Binghamton is not alone. Many flagships report big increases in the number of applicants, including good students transferring from private colleges, often for financial reasons. As a result, average SAT scores and grade-point averages have jumped.
The Westminster Schools, an elite high school in Atlanta, has sent a growing number of graduates to the University of Georgia. Of 200 last year, 41 headed to its Athens campus, double the number of a few years ago.
Nancy T. Beane, a college counselor at Westminster for 17 years, says some of its most-qualified students are choosing Georgia over Vanderbilt, Stanford and Ivy League universities. Part of the appeal is low tuition and the state’s generous Hope Scholarship — merit money awarded to about 97 percent of U.Ga.’s undergraduates. Until about five years ago, she says, some parents were surprised by the caliber of students at the University of Georgia. Not anymore.
While all this is generally a good thing, it means stiffer competition. Flagships are grappling with questions about who they are supposed to serve. Until recently, high school students with decent grades and SAT scores could reasonably expect to attend a top public university. The trickle-down tendency in admissions is affecting colleges further down in the pecking order.
One challenge is that a relatively small pool of minorities score 1300 on the SAT’s verbal and math sections. So universities have had to work harder to preserve the pipeline of low-income and minority students.
Take Florida. The University of Central Florida, now the state’s largest university, serves roughly the same demographic the University of Florida did 15 years ago. That’s partly because the University of Florida accepts far fewer good students, sticking mostly to great ones. It is attracting students who also apply to Duke and Emory and other expensive private institutions.
Virtually all in-state students admitted at the university qualify for a generous state merit grant called Bright Futures, financed by the state lottery. And though tuition and fees rose by 15 percent this fall, it’s still just $4,373, which is among the nation’s cheapest.
But promising low-income students need convincing, and admissions officials travel to up to 15 Florida high schools in urban neighborhoods each year. Each school’s counselors select the 50 top students they hope can compete, and the university spends a half day with them, answering questions and helping them fill out applications.
“Our admissions officers are out there holding hands or whatever it takes,” says Zina L. Evans, the associate provost for enrollment management and executive director of admissions.
THE PUBLIC DRAW
Public universities have assets that privates do not.

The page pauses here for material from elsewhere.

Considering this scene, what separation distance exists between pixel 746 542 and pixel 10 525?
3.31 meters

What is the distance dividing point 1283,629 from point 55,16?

They offer powerhouse sports programs, bustling campuses and more diverse student bodies.
Lauren Ciolek went to a large public high school in Freehold, N.J. She applied to Rutgers in 2007 but picked Lehigh University, a private institution in Pennsylvania.
Ms. Ciolek wasn’t happy at Lehigh, which she says was far less diverse than her high school. So she transferred to Rutgers this fall, where, she says, she’s no longer “in a bubble.”
Rutgers has seen an uptick in New Jersey residents like Ms. Ciolek, who transferred back home after first attending private universities in Pennsylvania and Maryland. This fall, 3,100 students transferred in, an 8 percent increase from last year.
Officials say that part of the appeal is that Rutgers serves a broad range of students.
But public universities are straining to find qualified minority applicants, and to provide enough financial aid for that disproportionately low-income group as the budget crisis takes its toll. For now, they’re ponying up the money to keep them part of the mix.
Courtney O. McAnuff, Rutgers’s vice president for enrollment management, worries about the future. “I don’t know how much longer we’ll be able to do it,” he says. ■
Paul Fain is a senior reporter for The Chronicle of Higher Education.